During his last year at St. Luke's Philip had to work hard. He was contented with life. He found it very comfortable to be heart-free and to have enough money for his needs. He had heard people speak contemptuously of money: he wondered if they had ever tried to do without it. He knew that the lack made a man petty, mean, grasping; it distorted his character and caused him to view the world from a vulgar angle; when you had to consider every penny, money became of grotesque importance: you needed a competency to rate it at its proper value.

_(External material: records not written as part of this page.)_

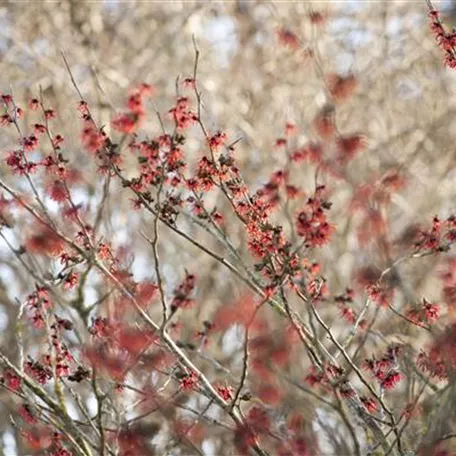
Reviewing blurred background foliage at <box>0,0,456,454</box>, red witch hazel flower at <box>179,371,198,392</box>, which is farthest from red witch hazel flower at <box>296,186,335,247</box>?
blurred background foliage at <box>0,0,456,454</box>

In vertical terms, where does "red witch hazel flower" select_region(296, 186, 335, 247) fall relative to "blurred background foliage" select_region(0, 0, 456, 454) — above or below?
below

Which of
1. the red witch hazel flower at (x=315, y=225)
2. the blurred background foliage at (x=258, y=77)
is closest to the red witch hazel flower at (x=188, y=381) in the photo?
the red witch hazel flower at (x=315, y=225)

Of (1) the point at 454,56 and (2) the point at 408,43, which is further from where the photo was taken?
(2) the point at 408,43

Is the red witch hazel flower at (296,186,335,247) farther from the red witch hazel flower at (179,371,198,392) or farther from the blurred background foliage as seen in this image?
the blurred background foliage

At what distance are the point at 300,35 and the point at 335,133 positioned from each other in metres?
6.41

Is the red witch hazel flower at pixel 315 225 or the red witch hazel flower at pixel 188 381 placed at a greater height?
the red witch hazel flower at pixel 315 225

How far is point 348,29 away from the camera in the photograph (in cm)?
1300

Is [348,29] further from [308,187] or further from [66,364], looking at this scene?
[66,364]

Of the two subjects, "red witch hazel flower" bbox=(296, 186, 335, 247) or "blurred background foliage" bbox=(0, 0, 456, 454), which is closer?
"red witch hazel flower" bbox=(296, 186, 335, 247)

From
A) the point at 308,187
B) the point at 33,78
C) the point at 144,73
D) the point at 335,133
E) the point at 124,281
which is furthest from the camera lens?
the point at 144,73

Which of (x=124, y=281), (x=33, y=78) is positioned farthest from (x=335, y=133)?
(x=33, y=78)

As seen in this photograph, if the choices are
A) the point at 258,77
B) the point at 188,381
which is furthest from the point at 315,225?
the point at 258,77

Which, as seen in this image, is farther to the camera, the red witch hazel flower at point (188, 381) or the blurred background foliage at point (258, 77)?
the blurred background foliage at point (258, 77)

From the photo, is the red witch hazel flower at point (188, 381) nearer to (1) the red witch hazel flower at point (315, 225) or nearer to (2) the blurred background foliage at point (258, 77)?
(1) the red witch hazel flower at point (315, 225)
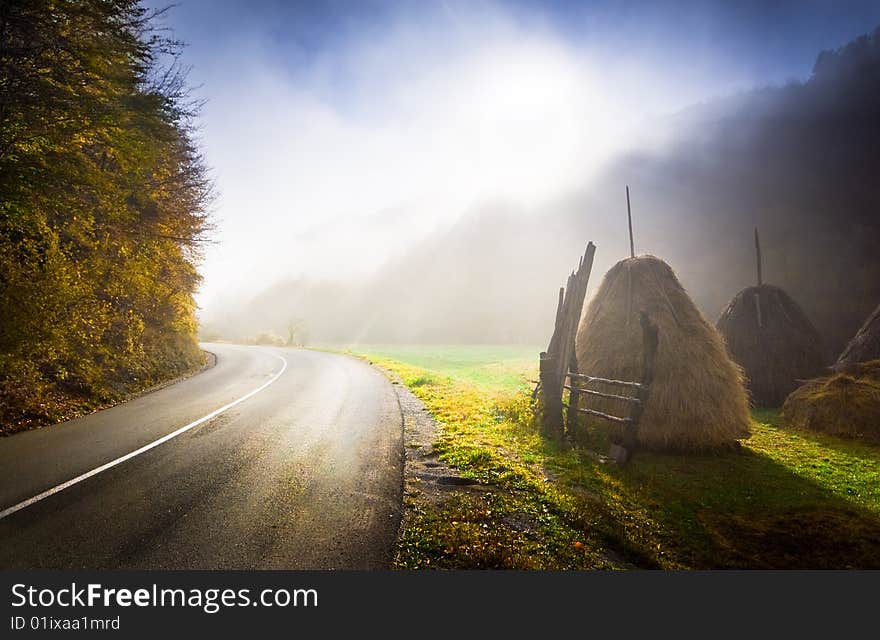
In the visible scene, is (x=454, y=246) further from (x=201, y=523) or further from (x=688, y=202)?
(x=201, y=523)

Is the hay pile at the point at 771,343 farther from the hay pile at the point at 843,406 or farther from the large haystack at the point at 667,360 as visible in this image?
the large haystack at the point at 667,360

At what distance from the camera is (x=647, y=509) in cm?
524

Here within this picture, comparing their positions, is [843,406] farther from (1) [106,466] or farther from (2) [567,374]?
(1) [106,466]

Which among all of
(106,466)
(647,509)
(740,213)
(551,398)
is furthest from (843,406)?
(740,213)

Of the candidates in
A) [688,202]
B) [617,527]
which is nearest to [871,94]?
[688,202]

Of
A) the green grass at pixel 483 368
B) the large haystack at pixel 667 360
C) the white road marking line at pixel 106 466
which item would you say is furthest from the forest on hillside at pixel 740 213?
the white road marking line at pixel 106 466

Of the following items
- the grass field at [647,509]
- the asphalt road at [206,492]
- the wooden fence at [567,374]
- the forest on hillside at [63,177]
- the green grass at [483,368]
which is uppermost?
the forest on hillside at [63,177]

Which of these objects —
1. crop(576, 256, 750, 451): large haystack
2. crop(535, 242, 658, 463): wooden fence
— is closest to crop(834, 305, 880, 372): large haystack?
crop(576, 256, 750, 451): large haystack

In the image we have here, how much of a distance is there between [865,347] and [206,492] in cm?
2103

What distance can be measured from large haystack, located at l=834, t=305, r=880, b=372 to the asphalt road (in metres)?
17.2

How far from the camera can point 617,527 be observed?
4.56m

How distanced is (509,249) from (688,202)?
73133 mm

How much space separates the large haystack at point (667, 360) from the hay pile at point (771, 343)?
25.4ft

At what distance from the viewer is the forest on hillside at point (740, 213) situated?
Answer: 44.0 meters
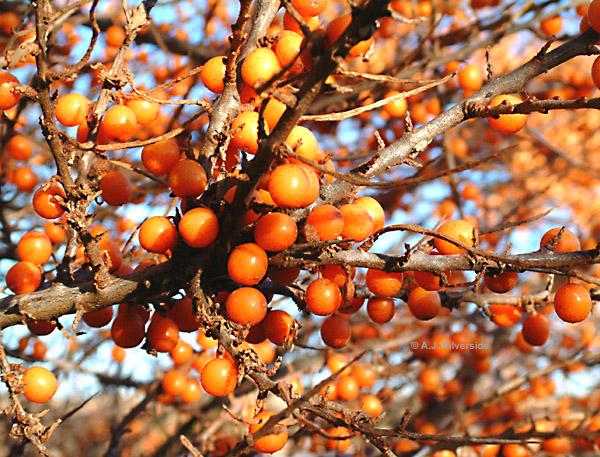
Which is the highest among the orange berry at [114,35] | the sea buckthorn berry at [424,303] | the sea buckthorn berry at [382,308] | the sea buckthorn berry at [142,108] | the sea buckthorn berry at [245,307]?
the orange berry at [114,35]

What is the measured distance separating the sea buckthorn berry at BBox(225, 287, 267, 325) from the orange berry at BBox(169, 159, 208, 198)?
0.37 m

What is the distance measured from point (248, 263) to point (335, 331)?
763 millimetres

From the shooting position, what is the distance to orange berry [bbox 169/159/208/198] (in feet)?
5.80

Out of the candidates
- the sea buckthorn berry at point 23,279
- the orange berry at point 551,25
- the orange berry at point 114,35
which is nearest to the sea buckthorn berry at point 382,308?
the sea buckthorn berry at point 23,279

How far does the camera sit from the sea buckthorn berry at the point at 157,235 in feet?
6.03

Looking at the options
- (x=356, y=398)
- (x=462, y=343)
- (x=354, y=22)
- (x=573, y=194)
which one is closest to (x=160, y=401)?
(x=356, y=398)

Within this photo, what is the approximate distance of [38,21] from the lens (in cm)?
153

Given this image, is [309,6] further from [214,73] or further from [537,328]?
[537,328]

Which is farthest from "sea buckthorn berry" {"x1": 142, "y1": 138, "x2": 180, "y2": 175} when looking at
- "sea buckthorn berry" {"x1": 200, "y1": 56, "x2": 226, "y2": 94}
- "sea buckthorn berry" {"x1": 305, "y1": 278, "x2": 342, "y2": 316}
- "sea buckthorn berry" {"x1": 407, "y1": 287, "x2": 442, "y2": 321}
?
"sea buckthorn berry" {"x1": 407, "y1": 287, "x2": 442, "y2": 321}

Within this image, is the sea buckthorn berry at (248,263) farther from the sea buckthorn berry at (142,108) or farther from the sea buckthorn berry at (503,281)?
the sea buckthorn berry at (503,281)

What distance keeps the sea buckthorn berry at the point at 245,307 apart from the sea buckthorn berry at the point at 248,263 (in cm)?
11

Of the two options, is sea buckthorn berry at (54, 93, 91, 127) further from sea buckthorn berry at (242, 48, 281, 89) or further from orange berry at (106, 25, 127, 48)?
orange berry at (106, 25, 127, 48)

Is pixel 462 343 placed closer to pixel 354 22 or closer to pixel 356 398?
pixel 356 398

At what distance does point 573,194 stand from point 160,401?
28.6ft
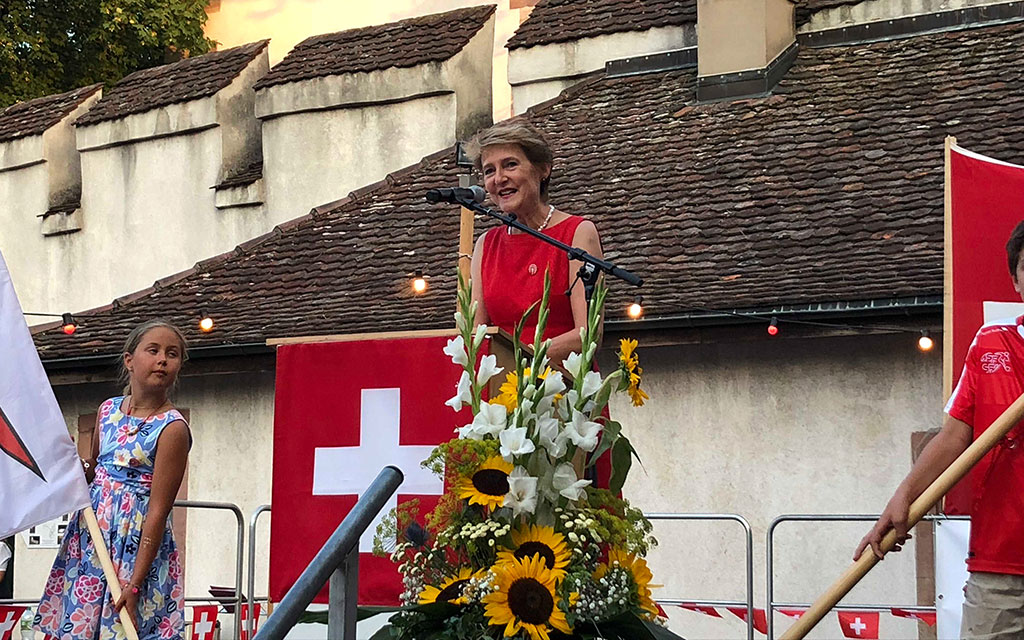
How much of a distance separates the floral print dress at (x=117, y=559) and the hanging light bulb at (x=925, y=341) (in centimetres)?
738

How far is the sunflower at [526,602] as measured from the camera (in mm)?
4258

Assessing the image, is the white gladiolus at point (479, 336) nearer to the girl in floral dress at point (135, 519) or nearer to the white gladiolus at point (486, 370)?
the white gladiolus at point (486, 370)

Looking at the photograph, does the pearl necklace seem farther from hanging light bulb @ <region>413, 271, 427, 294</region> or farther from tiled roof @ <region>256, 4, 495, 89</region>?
tiled roof @ <region>256, 4, 495, 89</region>

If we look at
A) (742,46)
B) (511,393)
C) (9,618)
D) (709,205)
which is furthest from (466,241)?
(742,46)

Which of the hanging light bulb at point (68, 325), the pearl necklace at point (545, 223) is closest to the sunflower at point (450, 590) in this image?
the pearl necklace at point (545, 223)

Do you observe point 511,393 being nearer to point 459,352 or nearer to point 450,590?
point 459,352

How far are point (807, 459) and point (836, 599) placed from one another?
883 centimetres

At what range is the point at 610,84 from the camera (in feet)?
58.6

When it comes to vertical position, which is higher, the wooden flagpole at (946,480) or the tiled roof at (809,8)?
the tiled roof at (809,8)

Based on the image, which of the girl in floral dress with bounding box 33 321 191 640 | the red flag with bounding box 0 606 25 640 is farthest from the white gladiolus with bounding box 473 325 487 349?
the red flag with bounding box 0 606 25 640

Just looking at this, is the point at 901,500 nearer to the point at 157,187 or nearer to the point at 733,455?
the point at 733,455

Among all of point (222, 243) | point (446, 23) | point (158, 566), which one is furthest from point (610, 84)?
point (158, 566)

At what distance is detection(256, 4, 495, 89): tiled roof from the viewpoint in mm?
18688

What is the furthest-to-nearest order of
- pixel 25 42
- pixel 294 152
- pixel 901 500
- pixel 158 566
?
pixel 25 42 < pixel 294 152 < pixel 158 566 < pixel 901 500
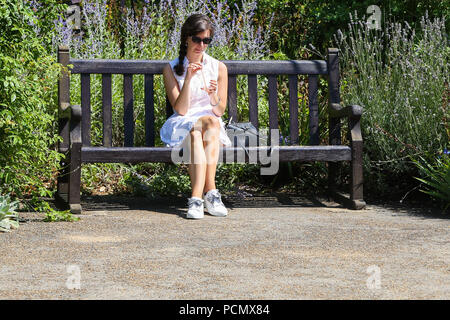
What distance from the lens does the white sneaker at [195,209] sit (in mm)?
5117

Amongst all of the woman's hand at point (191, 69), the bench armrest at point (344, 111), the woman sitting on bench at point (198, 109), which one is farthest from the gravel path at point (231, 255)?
the woman's hand at point (191, 69)

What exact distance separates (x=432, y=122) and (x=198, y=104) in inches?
67.9

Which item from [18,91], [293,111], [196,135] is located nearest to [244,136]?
[196,135]

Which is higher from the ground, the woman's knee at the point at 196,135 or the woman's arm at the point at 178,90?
the woman's arm at the point at 178,90

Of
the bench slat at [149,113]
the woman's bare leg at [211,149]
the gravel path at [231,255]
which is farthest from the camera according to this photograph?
the bench slat at [149,113]

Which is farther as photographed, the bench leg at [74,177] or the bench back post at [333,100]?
the bench back post at [333,100]

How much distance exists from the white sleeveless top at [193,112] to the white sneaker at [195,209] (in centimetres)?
52

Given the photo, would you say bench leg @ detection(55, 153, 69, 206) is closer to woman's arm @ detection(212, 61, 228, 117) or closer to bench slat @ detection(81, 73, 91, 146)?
bench slat @ detection(81, 73, 91, 146)

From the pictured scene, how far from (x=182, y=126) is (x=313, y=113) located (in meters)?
1.25

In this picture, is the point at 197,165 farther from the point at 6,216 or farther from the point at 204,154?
the point at 6,216

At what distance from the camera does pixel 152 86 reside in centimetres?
603

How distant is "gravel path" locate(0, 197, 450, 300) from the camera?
322 cm

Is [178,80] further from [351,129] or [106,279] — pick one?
[106,279]

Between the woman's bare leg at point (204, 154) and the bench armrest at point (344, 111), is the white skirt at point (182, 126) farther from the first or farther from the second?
the bench armrest at point (344, 111)
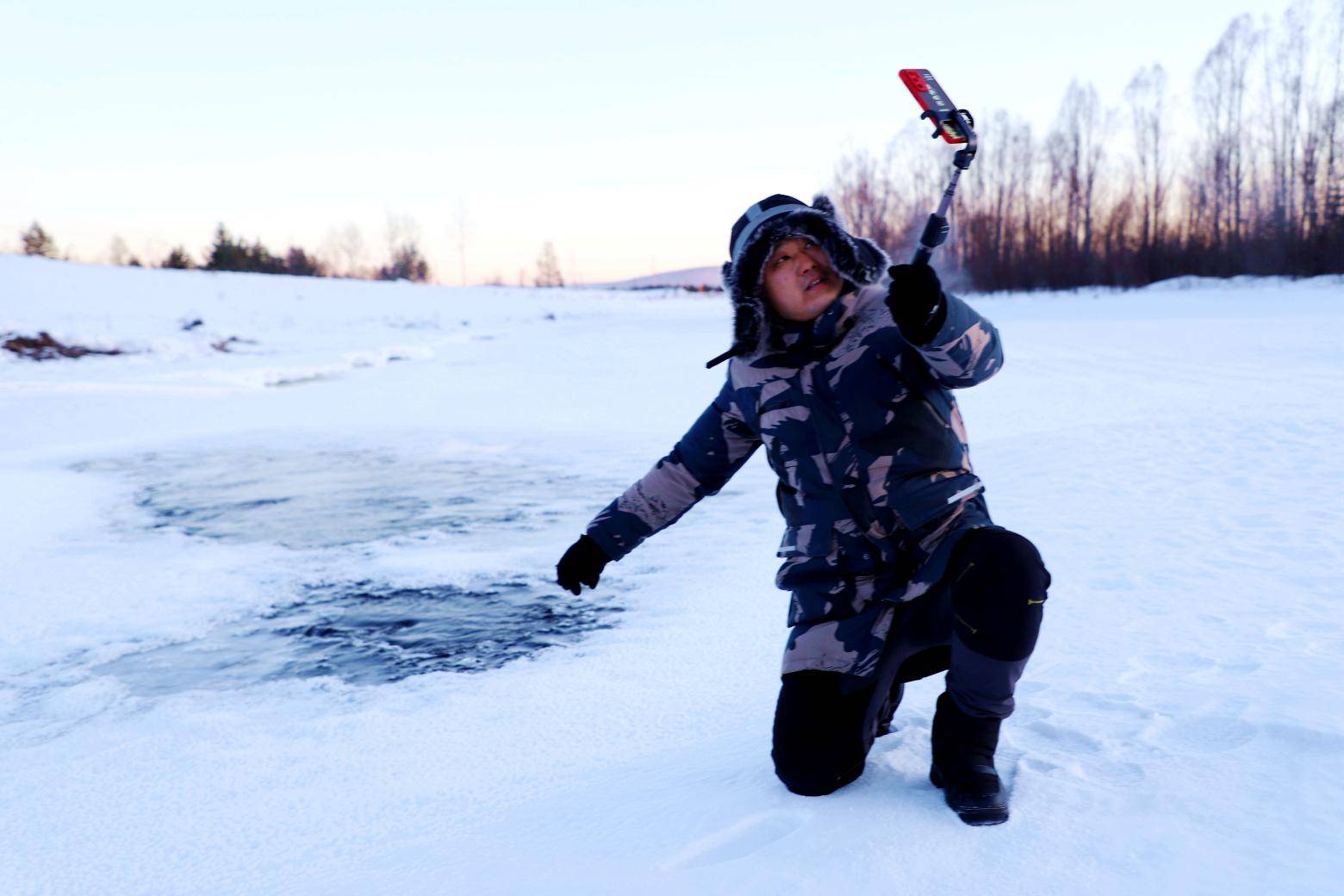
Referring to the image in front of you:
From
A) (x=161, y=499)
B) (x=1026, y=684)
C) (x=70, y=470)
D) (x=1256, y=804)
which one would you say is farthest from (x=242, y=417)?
(x=1256, y=804)

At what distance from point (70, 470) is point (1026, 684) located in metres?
7.19

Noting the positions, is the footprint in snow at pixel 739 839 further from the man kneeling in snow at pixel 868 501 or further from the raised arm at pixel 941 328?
the raised arm at pixel 941 328

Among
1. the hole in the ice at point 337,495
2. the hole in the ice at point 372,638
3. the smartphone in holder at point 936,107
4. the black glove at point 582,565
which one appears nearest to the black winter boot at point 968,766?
the black glove at point 582,565

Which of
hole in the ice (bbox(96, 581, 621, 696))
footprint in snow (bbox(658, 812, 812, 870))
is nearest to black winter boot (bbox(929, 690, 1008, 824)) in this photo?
footprint in snow (bbox(658, 812, 812, 870))

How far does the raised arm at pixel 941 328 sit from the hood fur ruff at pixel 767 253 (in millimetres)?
220

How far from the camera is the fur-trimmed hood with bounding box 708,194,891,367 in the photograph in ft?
6.79

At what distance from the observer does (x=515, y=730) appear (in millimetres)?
2561

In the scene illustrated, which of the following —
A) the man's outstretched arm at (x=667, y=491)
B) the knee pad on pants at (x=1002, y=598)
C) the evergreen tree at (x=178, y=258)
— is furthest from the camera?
the evergreen tree at (x=178, y=258)

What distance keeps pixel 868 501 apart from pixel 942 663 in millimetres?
407

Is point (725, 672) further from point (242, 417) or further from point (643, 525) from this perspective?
point (242, 417)

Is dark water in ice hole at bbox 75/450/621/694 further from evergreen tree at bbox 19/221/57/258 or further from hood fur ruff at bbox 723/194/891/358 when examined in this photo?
evergreen tree at bbox 19/221/57/258

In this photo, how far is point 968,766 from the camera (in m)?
1.80

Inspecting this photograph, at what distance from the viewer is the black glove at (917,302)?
182 centimetres

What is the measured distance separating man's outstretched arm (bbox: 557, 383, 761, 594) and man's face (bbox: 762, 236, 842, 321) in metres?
0.28
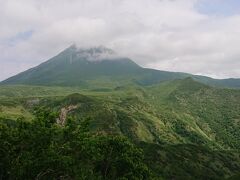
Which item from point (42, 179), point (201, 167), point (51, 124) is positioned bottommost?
point (201, 167)

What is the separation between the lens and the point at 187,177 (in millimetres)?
170750

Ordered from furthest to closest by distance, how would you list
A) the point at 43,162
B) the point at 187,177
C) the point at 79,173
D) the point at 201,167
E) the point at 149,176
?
the point at 201,167 < the point at 187,177 < the point at 149,176 < the point at 79,173 < the point at 43,162

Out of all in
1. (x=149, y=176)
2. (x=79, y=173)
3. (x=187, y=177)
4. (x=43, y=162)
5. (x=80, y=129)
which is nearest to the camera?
(x=43, y=162)

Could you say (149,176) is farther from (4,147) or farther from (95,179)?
(4,147)

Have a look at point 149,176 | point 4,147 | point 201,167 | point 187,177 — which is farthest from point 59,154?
point 201,167

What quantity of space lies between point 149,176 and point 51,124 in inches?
989

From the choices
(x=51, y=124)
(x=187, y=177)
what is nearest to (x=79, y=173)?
(x=51, y=124)

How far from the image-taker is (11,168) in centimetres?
4962

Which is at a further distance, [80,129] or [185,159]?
[185,159]

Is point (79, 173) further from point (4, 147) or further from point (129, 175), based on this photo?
point (129, 175)

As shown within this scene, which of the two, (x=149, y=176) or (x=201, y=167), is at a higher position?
(x=149, y=176)

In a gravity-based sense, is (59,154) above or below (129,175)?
above

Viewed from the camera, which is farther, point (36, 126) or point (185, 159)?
point (185, 159)

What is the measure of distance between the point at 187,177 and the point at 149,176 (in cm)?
10438
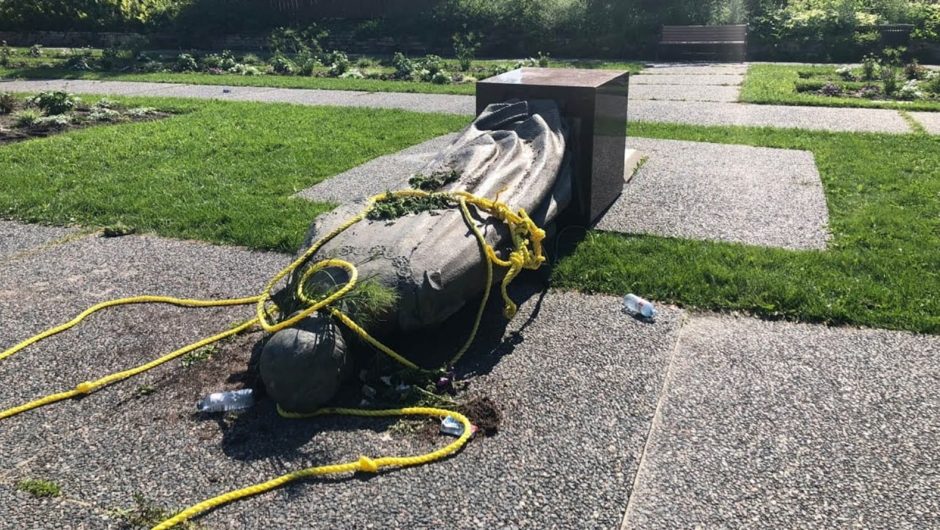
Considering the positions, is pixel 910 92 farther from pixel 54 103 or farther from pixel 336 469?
pixel 54 103

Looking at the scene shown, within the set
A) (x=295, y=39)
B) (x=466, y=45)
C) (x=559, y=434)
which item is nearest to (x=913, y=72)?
(x=466, y=45)

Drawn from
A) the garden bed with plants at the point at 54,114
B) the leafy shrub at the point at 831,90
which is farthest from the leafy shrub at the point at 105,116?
the leafy shrub at the point at 831,90

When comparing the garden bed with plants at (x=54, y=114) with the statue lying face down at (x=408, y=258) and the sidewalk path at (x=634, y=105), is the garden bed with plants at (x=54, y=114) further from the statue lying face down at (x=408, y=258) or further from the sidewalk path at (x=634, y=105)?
the statue lying face down at (x=408, y=258)

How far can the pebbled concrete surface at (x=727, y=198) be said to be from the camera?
584 centimetres

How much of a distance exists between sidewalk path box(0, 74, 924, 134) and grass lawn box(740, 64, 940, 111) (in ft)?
1.23

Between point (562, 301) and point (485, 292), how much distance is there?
2.74 ft

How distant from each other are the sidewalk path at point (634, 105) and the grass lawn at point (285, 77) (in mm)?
516

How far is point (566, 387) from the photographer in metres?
3.69

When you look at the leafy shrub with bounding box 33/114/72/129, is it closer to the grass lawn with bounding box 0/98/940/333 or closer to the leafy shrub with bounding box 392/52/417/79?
the grass lawn with bounding box 0/98/940/333

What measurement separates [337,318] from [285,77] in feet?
46.7

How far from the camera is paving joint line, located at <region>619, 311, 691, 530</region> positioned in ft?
9.35

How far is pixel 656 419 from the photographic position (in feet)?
11.1

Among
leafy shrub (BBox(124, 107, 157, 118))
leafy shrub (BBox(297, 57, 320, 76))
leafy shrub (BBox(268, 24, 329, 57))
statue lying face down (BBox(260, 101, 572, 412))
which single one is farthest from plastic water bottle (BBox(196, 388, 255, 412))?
leafy shrub (BBox(268, 24, 329, 57))

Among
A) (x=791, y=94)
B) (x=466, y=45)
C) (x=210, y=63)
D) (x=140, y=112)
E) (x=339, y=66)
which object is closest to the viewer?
(x=140, y=112)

He lived a solitary life, seeing no one except the Athelnys, but he was not lonely; he busied himself with plans for the future, and sometimes he thought of the past. His recollection dwelt now and then on old friends, but he made no effort to see them. He would have liked to know what was become of Norah Nesbit; she was Norah something else now, but he could not remember the name of the man she was going to marry; he was glad to have known her: she was a good and a brave soul. One evening about half past eleven he saw Lawson, walking along Piccadilly; he was in evening clothes and might be supposed to be coming back from a theatre. Philip gave way to a sudden impulse and quickly turned down a side street. He had not seen him for two years and felt that he could not now take up again the interrupted friendship. He and Lawson had nothing more to say to one another. Philip was no longer interested in art; it seemed to him that he was able to enjoy beauty with greater force than when he was a boy; but art appeared to him unimportant. He was occupied with the forming of a pattern out of the manifold chaos of life, and the materials with which he worked seemed to make preoccupation with pigments and words very trivial. Lawson had served his turn. Philip's friendship with him had been a motive in the design he was elaborating: it was merely sentimental to ignore the fact that the painter was of no further interest to him.